• **Reading text**
Malaysia's Health Ministry has launched a stigmatizing competition soliciting videos from youths that discuss how to “prevent” homosexuality and transgender identities, offering payouts of up to roughly US$1,000.
The Telegraph reports:
The health ministry's contest invites participants to submit video clips for categories including one called “gender identity disorder,” according to details on the ministry's website.
The ministry described gender identity disorder . . . and cited examples of people who are gay, lesbian, transsexual and tomboys.
The contest guidelines added that the videos must include elements showing the “consequences” of being LGBT, as well as how to “prevent, control and seek help” for them. Winners of the contest, which kicked off on Thursday and runs until August 31, will be awarded cash prizes from 1,000 ringgit (£181) to 4,000 ringgit (£726).
The ministry has since defended its contest, claiming it would stimulate creativity and encourage discussion on a range of “reproductive” issues, rather than discriminate, according to the BBC:
In a statement, Deputy Director-General of Health Lokman Hakim Sulaiman said: “This creative video competition is purely to tap knowledge and creativity of adolescents on sexual and reproductive health related matters and does not intend to create discrimination to any particular group.”
The competition, which closes at the end of August, has three main categories: gender confusion, sex, and sex and the internet.

• **Extracted data**
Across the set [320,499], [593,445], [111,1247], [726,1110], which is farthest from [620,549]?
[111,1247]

...

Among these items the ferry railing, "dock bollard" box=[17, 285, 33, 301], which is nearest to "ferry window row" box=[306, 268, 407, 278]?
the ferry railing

---

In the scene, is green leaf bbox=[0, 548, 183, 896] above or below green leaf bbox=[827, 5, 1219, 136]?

• **Things to do**
A. In the article on the Malaysian health ministry's video contest, what cash prizes will winners receive?
B. Pick up the article on the Malaysian health ministry's video contest after its last sentence and write the next part.

• **Answers given**
A. From 1,000 ringgit (£181) to 4,000 ringgit (£726).

B.
However, the blanket “gender confusion” label for legitimate and varied sexual and gender identities is itself clearly problematic:
The guidelines cited gay and lesbian people, transgender people and tomboys as examples of people who suffered from “gender confusion.”
“The very fact that they lump LGBT people under a category called ‘gender confusion' shows that the authorities are very much confused themselves,” activist Pang Khee Teik told AFP news agency.
“It is mind-blowing that a government agency wants the whole country to be sucked into its confluence of confusion,” he said.
Gay sex is not only culturally taboo in Malaysia, a majority Muslim nation, but is criminalized and punishable by sentences of up to 20 years. A former deputy prime minister, Anwar Ibrahim, was convicted of “sodomy” in a transparently political prosecution. Its government has also recently endorsed conversion therapy.